Book Review: The Ferryman by Justin Cronin
Book Review: The Ferryman by Justin Cronin
Any Justin Cronin release is an event. The books of the Passage trilogy are among my favorites (oh, that first hundred pages), and The Ferryman shows the author at the top of his form with this stand-alone.
His latest resonates with the motifs readers will recognize from his earlier works: falling, the wonder of stars, fathers and daughters, grief.
Cronin’s work is often that of return and reevaluation, and these narrative echoes deepen his themes and their effect on the audience. The payoff of a specific sequence of foreshadowing, for example, had me in tears as it opened up my understanding of what he was orchestrating in the larger story.

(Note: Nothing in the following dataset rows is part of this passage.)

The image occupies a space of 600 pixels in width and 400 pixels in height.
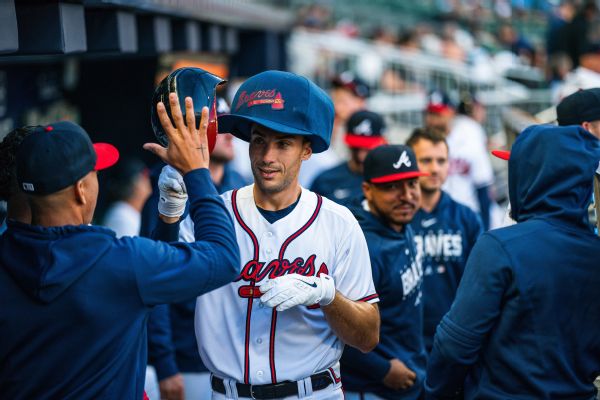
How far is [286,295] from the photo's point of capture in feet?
8.83

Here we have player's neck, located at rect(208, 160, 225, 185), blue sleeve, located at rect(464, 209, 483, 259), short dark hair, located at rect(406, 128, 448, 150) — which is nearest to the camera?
blue sleeve, located at rect(464, 209, 483, 259)

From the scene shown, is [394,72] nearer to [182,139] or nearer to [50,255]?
[182,139]

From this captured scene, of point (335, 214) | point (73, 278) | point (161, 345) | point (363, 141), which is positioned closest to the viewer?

The Ferryman examines big existential questions, and Cronin is particularly adept at using the micro to suggest the macro, and vice versa. In a work that largely hinges on the characters’ attempts to understand their reality, it would have been easy to lose the grounding that keeps the reader invested, but the story never loses its narrative drive (and this with a protagonist who is necessarily not always likable).
Cronin is a true prose stylist. The man flat-out knows his way around a semicolon, and the most startling element of the author’s craft is that you’d stop every other moment to admire his turns of phrase if you weren’t so consistently absorbed by the story.